À quelques heures du grand affrontement entre le Paris Saint-Germain et l’Olympique de Marseille, comptant pour le Trophée des Champions délocalisé exceptionnellement à Koweït City, les réactions locales offrent un contraste saisissant avec l’effervescence médiatique habituelle autour de ce « Classique » du football français. Alors que la Ligue de football professionnel a choisi de tenir cette rencontre dans la capitale koweïtienne pour développer la visibilité de la Ligue 1 à l’international, cette initiative suscite autant d’interrogations que d’enthousiasme sur place.
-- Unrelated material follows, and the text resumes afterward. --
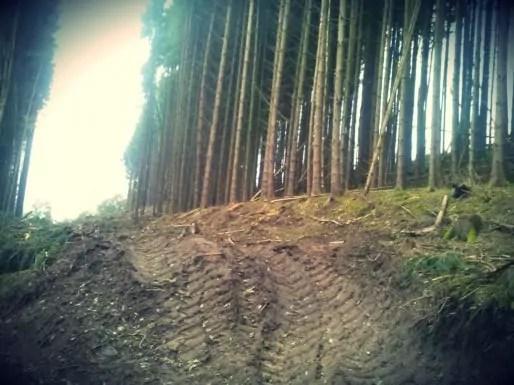 A Colroy-La-Roche, la Cosylval a effectué trois coupes à blanc, laissant une rangée d'arbres fragilisée, qui pourra tomber au premier coup de vent (Document remis)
Dans les ruelles animées du souk Al-Mubarakiya, l’un des principaux marchés traditionnels de Koweït City, connu pour ses boutiques d’épices, de vêtements et d’artisanat local, l’intérêt pour le duel parisien est loin d’être évident. C’est ici que nous avons rencontré Isack, propriétaire d’une petite boutique de maillots de football. Interrogé sur la rivalité entre le PSG et l’OM, il a lâché, avec un sourire franc : « L’OM ? Je ne connais pas. » Cette phrase, prononcée dans un contexte presque surréaliste, reflète à la fois la distance culturelle de certains Koweïtiens vis-à-vis des clubs français et l’éloignement de ce match des préoccupations quotidiennes locales.
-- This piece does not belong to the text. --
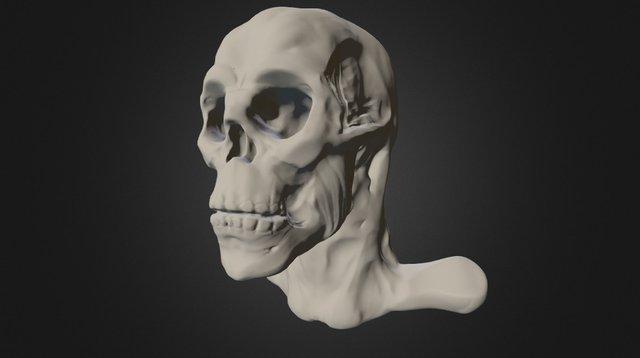 Skull Study 2015 3D Model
Pour Isack, comme pour beaucoup d’habitants qui arpentent le souk sans trop d’intérêt pour le football européen, les enjeux sportifs passent au second plan face à la vie quotidienne du marché. Chez lui, les maillots exposés – qu’ils soient du PSG, du Real Madrid ou d’autres grands clubs – attirent davantage de clients curieux de la mode ou de souvenirs plutôt que de supporters passionnés. « Un maillot, ça se vend, mais je ne sais pas trop qui est l’OM… et je ne suis pas sûr que ça change après ce match », ajoute-t-il en riant, soulignant à quel point la délocalisation de cet événement reste avant tout un spectacle exotique pour une large partie de la population locale.
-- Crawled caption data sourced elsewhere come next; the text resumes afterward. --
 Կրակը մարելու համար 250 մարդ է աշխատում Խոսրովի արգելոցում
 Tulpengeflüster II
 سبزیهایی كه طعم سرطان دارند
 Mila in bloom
Ce témoignage illustre parfaitement le contraste entre l’importance colossale que représente un PSG – OM pour les fans de football français et la perception bien plus neutre qu’en ont certains spectateurs potentiels à l’autre bout du monde. Alors que le Trophée des Champions tente de conquérir de nouveaux publics dans des pays comme le Koweït, il reste à voir si ces initiatives tissent des liens durables avec une culture footballistique encore en devenir, ou si elles demeurent de simples vitrines événementielles pour le ballon rond mondial.
🚨 « L'OM ? Je ne connais pas », témoigne Isack, qui tient la seule boutique de maillots du souk Al-Mubarakiya, l'un des principaux marchés de Koweït City.